Marx va de plus, très clairement définir les trois classes fondamentales de la société en fonction même du type de revenu qu’elles génèrent : « Les propriétaires de la simple force de travail, les propriétaires du capital el les propriétaires fonciers dont les sources respectives de revenu sont le salaire, le profit et la rente foncière ; par conséquent, les salariés, les capitalistes et les propriétaires fonciers constituent les trois grandes classes de la société moderne fondée sur le système de production capitaliste. » K. Marx, Le Capital, Livre III, p.796, éditions sociales, Paris, 1976.

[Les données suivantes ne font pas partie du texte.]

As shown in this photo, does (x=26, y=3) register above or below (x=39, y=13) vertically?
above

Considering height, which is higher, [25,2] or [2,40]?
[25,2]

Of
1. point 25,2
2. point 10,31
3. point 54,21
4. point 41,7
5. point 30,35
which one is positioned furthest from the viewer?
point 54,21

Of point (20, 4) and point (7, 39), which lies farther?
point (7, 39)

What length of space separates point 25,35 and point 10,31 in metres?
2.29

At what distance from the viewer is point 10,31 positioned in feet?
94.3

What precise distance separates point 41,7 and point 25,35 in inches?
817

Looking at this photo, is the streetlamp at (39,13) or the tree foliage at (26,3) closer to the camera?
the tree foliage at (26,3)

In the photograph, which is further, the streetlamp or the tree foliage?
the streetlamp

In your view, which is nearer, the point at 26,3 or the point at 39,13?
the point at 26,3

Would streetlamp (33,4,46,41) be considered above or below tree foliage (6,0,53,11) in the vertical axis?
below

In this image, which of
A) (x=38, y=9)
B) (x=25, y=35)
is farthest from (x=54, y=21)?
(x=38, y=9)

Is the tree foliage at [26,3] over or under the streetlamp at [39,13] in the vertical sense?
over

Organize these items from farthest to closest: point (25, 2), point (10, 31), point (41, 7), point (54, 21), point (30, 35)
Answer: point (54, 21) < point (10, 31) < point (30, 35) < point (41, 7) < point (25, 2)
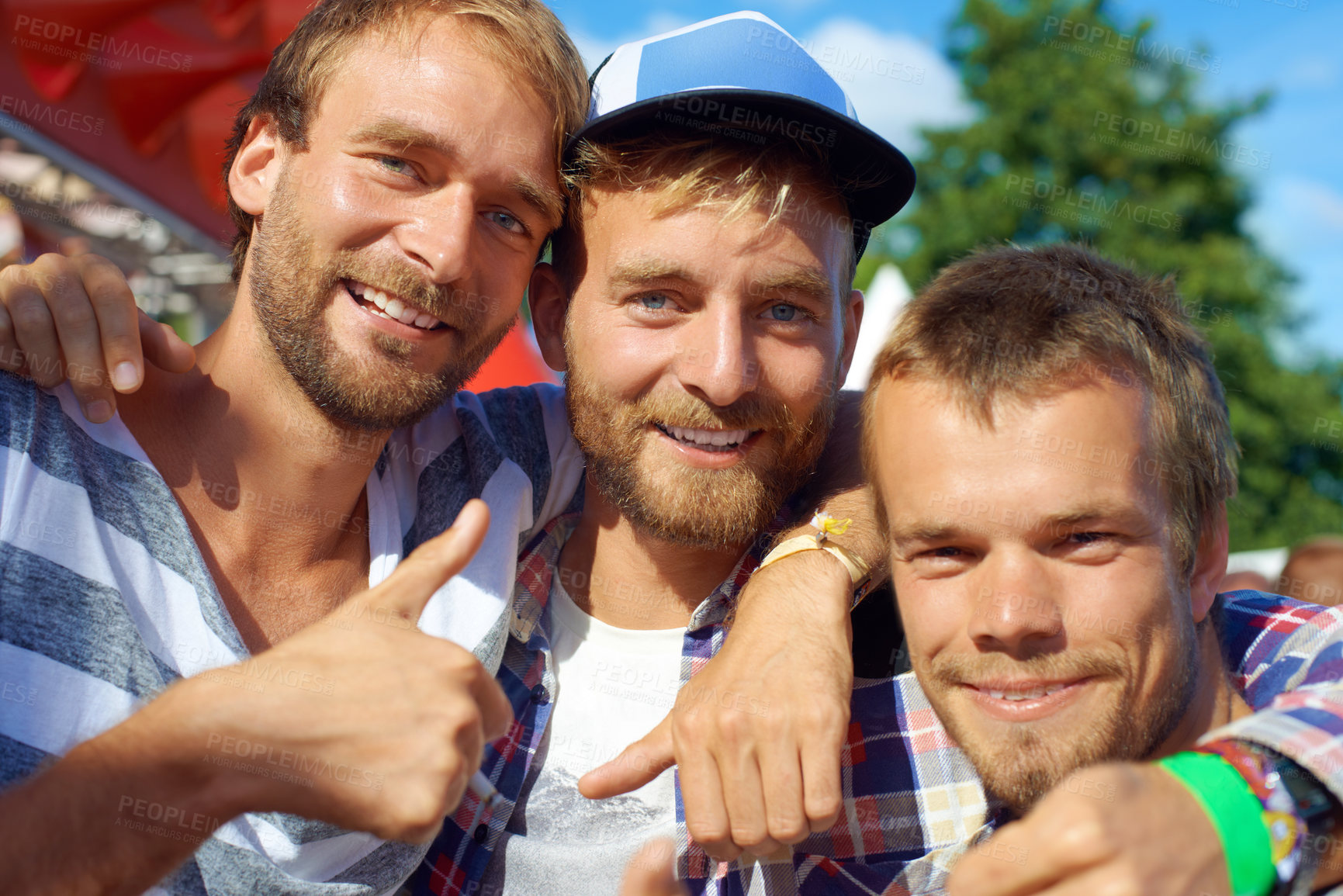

Ce conflit historique se synthétise, comme l’indique le premier chapitre du Manifeste du Parti Communiste, dans l’affrontement entre les deux classes principalement antagonistes du rapport social capitaliste ; la classe des oppresseurs et celle des opprimés : la classe bourgeoise et celle prolétarienne. Marx démontre que le travailleur libre, tout comme le mode de production capitaliste qui lui a donné naissance, est un produit historique c’est-à-dire non éternel et déterminé par le rapport social du salariat pour lequel ce travailleur a été libéré de son attache à la glèbe lorsqu’il était encore un serf. La lutte dans le cadre du salariat (et qui, de fait renforce celui-ci) ne peut suffire à l’émancipation ouvrière et à son corolaire, l’abolition définitives des classes.
La spécificité de la revendication syndicale réside dans la négociation du prix de la force de travail. Or, se limiter à cette transaction, même avec fermeté consiste à maintenir le rapport salarial et donc le capitalisme. Uniquement focaliser la lutte de résistance ouvrière sur celle pour l’augmentation du salaire entre ainsi tendanciellement en contradiction avec le projet communiste d’abolition du salariat et du travail. C’est pourquoi les syndicats se sont historiquement révélés être tendanciellement contre-révolutionnaires au-delà de leur positionnement politique formel (sur cette question, voir les travaux de Benjamin Péret et G. Munis). Marx anticipa ce penchant et critiqua vertement le mouvement syndical lorsque celui-ci limitait sa lutte à cette négociation pour obtenir un salaire « équitable ».
« Ils (les syndicats) manquent entièrement leur but dès qu’ils se bornent à une guerre d’escarmouches contre les effets du régime existant, au lieu de travailler en même temps à sa transformation et à se servir de leur force organisée comme d’un levier pour l’émancipation définitive de la classe travailleuse, c’est-à-dire pour l’abolition définitive du salariat. » K. Marx, Salaire, prix et profit, éditions sociales, p.74, Paris, 1969.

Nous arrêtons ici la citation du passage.